▸ Available data:

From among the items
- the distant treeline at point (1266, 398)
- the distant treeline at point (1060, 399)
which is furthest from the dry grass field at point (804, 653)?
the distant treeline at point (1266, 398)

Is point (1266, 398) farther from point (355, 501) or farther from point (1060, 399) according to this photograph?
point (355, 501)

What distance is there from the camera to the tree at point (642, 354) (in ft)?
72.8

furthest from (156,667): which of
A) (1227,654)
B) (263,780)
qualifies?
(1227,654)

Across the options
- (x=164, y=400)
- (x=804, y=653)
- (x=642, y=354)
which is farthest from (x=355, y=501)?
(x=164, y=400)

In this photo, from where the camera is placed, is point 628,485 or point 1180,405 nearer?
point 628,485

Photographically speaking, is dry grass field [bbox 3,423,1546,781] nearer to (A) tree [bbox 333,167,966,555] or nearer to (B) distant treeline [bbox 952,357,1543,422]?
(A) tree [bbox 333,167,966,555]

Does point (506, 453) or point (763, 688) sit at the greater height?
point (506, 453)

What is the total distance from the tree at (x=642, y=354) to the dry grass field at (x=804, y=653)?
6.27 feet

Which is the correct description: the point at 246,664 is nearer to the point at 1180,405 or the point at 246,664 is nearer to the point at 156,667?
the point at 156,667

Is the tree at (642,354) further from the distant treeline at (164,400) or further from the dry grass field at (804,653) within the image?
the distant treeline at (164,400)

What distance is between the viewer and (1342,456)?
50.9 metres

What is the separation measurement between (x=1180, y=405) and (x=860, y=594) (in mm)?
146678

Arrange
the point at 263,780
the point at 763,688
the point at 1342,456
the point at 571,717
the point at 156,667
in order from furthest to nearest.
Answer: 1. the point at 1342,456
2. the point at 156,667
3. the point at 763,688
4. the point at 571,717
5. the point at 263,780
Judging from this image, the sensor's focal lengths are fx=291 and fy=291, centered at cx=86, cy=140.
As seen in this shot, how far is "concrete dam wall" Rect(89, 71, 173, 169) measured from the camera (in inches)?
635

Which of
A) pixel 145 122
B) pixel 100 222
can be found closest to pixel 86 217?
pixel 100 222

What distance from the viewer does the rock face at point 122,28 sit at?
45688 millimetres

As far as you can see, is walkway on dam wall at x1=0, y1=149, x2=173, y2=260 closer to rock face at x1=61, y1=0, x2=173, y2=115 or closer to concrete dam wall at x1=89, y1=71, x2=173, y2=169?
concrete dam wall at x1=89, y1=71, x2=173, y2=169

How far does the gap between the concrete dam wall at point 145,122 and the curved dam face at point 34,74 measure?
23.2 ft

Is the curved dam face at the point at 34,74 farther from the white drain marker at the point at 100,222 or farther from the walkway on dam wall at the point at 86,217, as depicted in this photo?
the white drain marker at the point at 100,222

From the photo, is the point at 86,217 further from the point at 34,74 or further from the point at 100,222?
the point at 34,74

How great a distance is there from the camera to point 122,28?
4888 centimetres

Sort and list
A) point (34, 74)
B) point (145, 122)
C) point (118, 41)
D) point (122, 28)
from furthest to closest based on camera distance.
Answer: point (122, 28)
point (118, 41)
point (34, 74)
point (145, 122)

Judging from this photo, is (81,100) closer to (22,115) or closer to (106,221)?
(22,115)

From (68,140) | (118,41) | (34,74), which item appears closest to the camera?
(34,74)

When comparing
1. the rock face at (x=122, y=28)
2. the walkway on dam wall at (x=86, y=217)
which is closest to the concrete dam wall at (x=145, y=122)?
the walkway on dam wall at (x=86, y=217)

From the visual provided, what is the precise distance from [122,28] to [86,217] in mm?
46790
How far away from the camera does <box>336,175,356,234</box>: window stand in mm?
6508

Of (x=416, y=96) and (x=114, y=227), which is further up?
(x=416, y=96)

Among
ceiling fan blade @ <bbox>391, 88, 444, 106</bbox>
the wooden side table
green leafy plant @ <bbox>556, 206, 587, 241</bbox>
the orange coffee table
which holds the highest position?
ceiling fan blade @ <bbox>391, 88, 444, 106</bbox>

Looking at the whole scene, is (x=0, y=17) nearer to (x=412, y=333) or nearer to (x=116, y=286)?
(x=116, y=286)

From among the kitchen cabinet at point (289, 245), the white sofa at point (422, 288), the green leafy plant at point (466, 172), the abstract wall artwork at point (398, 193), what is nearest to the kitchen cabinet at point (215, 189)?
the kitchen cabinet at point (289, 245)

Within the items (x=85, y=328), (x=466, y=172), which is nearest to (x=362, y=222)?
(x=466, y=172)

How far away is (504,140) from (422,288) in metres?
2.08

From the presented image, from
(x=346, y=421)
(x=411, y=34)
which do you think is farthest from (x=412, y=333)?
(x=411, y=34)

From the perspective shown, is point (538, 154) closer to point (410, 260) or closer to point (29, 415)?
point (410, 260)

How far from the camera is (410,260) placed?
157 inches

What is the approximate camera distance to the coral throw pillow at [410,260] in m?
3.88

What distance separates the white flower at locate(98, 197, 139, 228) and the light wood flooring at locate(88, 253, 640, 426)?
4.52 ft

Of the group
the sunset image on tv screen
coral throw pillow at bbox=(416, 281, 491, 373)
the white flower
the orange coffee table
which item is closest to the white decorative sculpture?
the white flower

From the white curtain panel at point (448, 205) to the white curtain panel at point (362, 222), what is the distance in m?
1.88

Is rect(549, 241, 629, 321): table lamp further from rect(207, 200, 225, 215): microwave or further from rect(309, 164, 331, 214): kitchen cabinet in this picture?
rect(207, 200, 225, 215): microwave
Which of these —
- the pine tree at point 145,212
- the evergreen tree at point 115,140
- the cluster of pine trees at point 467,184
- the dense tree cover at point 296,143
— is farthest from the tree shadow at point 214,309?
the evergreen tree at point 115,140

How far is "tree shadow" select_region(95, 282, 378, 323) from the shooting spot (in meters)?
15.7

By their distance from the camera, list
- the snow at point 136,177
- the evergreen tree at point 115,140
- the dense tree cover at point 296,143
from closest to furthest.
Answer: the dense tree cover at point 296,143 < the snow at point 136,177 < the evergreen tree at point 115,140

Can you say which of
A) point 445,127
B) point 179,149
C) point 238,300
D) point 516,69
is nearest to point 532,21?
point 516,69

▸ Problem description: Rewrite all of the lines above, substituting "dry meadow" for every occurrence of "dry grass field" and leaving everything else unchanged.

▸ Finished task:
From among the items
- the distant treeline at point (1266, 398)
- the distant treeline at point (1060, 399)
which is furthest from the dry meadow at point (804, 653)?
the distant treeline at point (1266, 398)

Is point (1266, 398) farther from point (355, 501) or farther from point (1060, 399) according to this photograph?
point (355, 501)

What distance is there from the camera to the tree at point (642, 354) (in ft)?
72.8

furthest from (156,667): which of
A) (1227,654)
B) (263,780)
qualifies?
(1227,654)

Across the options
- (x=164, y=400)
- (x=804, y=653)
- (x=642, y=354)
which is farthest from (x=355, y=501)?
(x=164, y=400)

In this photo, from where the camera is placed, is point 628,485 or point 1180,405 nearer?
point 628,485

Photographically speaking, is dry meadow [bbox 3,423,1546,781] nearer to (A) tree [bbox 333,167,966,555] or nearer to (B) distant treeline [bbox 952,357,1543,422]?
(A) tree [bbox 333,167,966,555]

Does point (506, 453) or point (763, 688) sit at the greater height?
point (506, 453)

What is the total distance from the tree at (x=642, y=354) to the dry meadow at (x=804, y=653)?
6.27 feet

Which is the correct description: the point at 246,664 is nearer to the point at 1180,405 or the point at 246,664 is nearer to the point at 156,667?
the point at 156,667

Is the tree at (642,354) further from the distant treeline at (164,400) or further from the dry meadow at (804,653) within the image?
the distant treeline at (164,400)

What distance is between the viewer and (1342,456)?
50.9 metres

What is the separation measurement between (x=1180, y=405) and (x=860, y=594) (in mm)?
146678

Arrange
the point at 263,780
the point at 763,688
the point at 1342,456
the point at 571,717
the point at 156,667
in order from furthest to nearest.
Answer: 1. the point at 1342,456
2. the point at 156,667
3. the point at 763,688
4. the point at 571,717
5. the point at 263,780
Judging from this image, the sensor's focal lengths are fx=291 and fy=291, centered at cx=86, cy=140.
As seen in this shot, how far is "concrete dam wall" Rect(89, 71, 173, 169) measured from the camera (in inches)?
635

Which of
A) pixel 145 122
B) pixel 100 222
can be found closest to pixel 86 217?
pixel 100 222

What distance from the viewer does the rock face at point 122,28 sit at?
45688 millimetres

As far as you can see, is walkway on dam wall at x1=0, y1=149, x2=173, y2=260 closer to rock face at x1=61, y1=0, x2=173, y2=115 or closer to concrete dam wall at x1=89, y1=71, x2=173, y2=169?
concrete dam wall at x1=89, y1=71, x2=173, y2=169

How far does the gap between the concrete dam wall at point 145,122 and the curved dam face at point 34,74 measure?
23.2 ft

Is the curved dam face at the point at 34,74 farther from the white drain marker at the point at 100,222 or farther from the walkway on dam wall at the point at 86,217, as depicted in this photo?
the white drain marker at the point at 100,222

From the photo, is the point at 86,217 further from the point at 34,74 or further from the point at 100,222?
the point at 34,74

How great a distance is there from the camera to point 122,28?
4888 centimetres

Sort and list
A) point (34, 74)
B) point (145, 122)
C) point (118, 41)
D) point (122, 28)
from furthest to closest based on camera distance.
Answer: point (122, 28)
point (118, 41)
point (34, 74)
point (145, 122)

Judging from this photo, is (81,100) closer to (22,115) or closer to (106,221)?
(22,115)

From (68,140) | (118,41) | (34,74), which item appears closest to the camera?
(34,74)

When comparing
1. the rock face at (x=122, y=28)
2. the walkway on dam wall at (x=86, y=217)
which is closest to the concrete dam wall at (x=145, y=122)?
the walkway on dam wall at (x=86, y=217)

From the visual provided, what is the precise distance from [122,28] to [86,217] in mm?
46790
How far away from the camera does <box>336,175,356,234</box>: window stand in mm?
6508

Of (x=416, y=96) and (x=114, y=227), which is further up?
(x=416, y=96)

Among
ceiling fan blade @ <bbox>391, 88, 444, 106</bbox>
the wooden side table
green leafy plant @ <bbox>556, 206, 587, 241</bbox>
the orange coffee table
which holds the highest position?
ceiling fan blade @ <bbox>391, 88, 444, 106</bbox>

Looking at the whole scene, is (x=0, y=17) nearer to (x=412, y=333) or nearer to (x=116, y=286)?
(x=116, y=286)

From among the kitchen cabinet at point (289, 245), the white sofa at point (422, 288), the green leafy plant at point (466, 172), the abstract wall artwork at point (398, 193), what is nearest to the kitchen cabinet at point (215, 189)?
the kitchen cabinet at point (289, 245)

Within the items (x=85, y=328), (x=466, y=172), which is nearest to (x=362, y=222)?
(x=466, y=172)

How far away is (504,140) from (422,288) in metres?
2.08

From the presented image, from
(x=346, y=421)
(x=411, y=34)
which do you think is farthest from (x=412, y=333)?
(x=411, y=34)

From the perspective shown, is point (538, 154) closer to point (410, 260) or closer to point (29, 415)?
point (410, 260)

How far from the camera is (410,260) placed?
157 inches

What is the approximate camera distance to the coral throw pillow at [410,260] in m?
3.88

What distance separates the white flower at locate(98, 197, 139, 228) and the light wood flooring at locate(88, 253, 640, 426)?
4.52 ft

Of the group
the sunset image on tv screen
coral throw pillow at bbox=(416, 281, 491, 373)
the white flower
the orange coffee table
which item is closest to the white decorative sculpture?
the white flower

From the white curtain panel at point (448, 205) to the white curtain panel at point (362, 222), what is the distance in m?
1.88

Is rect(549, 241, 629, 321): table lamp further from rect(207, 200, 225, 215): microwave or further from rect(309, 164, 331, 214): kitchen cabinet in this picture?
rect(207, 200, 225, 215): microwave
Which of these —
- the pine tree at point 145,212
- the evergreen tree at point 115,140
- the cluster of pine trees at point 467,184
- the dense tree cover at point 296,143
— is farthest from the tree shadow at point 214,309?
the evergreen tree at point 115,140

How far is "tree shadow" select_region(95, 282, 378, 323) from the shooting spot (in meters)?
15.7

By their distance from the camera, list
- the snow at point 136,177
- the evergreen tree at point 115,140
- the dense tree cover at point 296,143
from closest to furthest.
Answer: the dense tree cover at point 296,143 < the snow at point 136,177 < the evergreen tree at point 115,140

Can you say which of
A) point 445,127
B) point 179,149
C) point 238,300
D) point 516,69
is nearest to point 532,21?
point 516,69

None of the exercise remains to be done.